Song by Bo Burnham

from the album Inside (The Songs)
- Released: June 10, 2021
- Genre: Comedy; synth-pop;
- Length: 0:58
- Label: Attic Bedroom; Imperial; Ingrooves; Mercury;
- Songwriter: Bo Burnham
- Producer: Bo Burnham

Audio
- "Bezos I" on YouTube

= Bezos I =

2021 song by Bo Burnham

"Bezos I" is a song by American musical comedian Bo Burnham, appearing as the seventh song in his 2021 special Bo Burnham: Inside and its soundtrack. The song satirically describes Jeff Bezos, and later became a viral song on TikTok.

==Composition==
"Bezos I" lyrically contains a single chorus and verse. The former repeats the occupation, birth year, and name of Jeff Bezos, and the latter disingenuously praises Bezos' efforts and wealth. A synthesizer solo and a scream follow this, ending the song in under a minute.

==Reception==
The song garnered widespread usage on the video-based social media platform TikTok, being used to soundtrack various poor working conditions of Amazon employees. The song saw its highest popularity on July 20, 2021, the day of Bezos's space flight.
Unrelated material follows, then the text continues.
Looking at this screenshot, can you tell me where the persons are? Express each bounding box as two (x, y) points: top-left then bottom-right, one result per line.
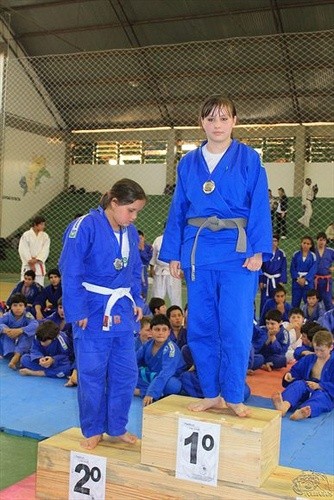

Through the day and July 21, "Bezos I" and its sequel "Bezos II" were collectively streamed 1.7 million times, a rise of 21%. This led to the song appearing on several charts globally.

==Sequels==
Burnham has released several sequels to "Bezos I". "Bezos II" is featured later in Bo Burnham: Inside, while "Bezos III" and "Bezos IV" each appear in the special's outtakes and album's deluxe version.

==Personnel==
Credits adapted from Tidal.

- Bo Burnham – vocals, instruments, composer
- John Greenham – mastering engineer
- Mike Malchicoff – mixing engineer

==Charts==

Weekly chart performance for "Bezos I"
| Chart (2021) | Peak position |
|---|---|
| Canada Hot 100 (Billboard) | 87 |
| Global 200 (Billboard) | 141 |
| Ireland (IRMA) | 51 |
| Sweden (Sverigetopplistan) | 79 |
| UK Singles (OCC) | 44 |
| US Bubbling Under Hot 100 (Billboard) | 21 |

==Certifications==

Certifications for "Bezos I"
| Region | Certification | Certified units/sales |
| United States (RIAA) | Platinum | 1,000,000^{‡} |
^{‡} Sales+streaming figures based on certification alone.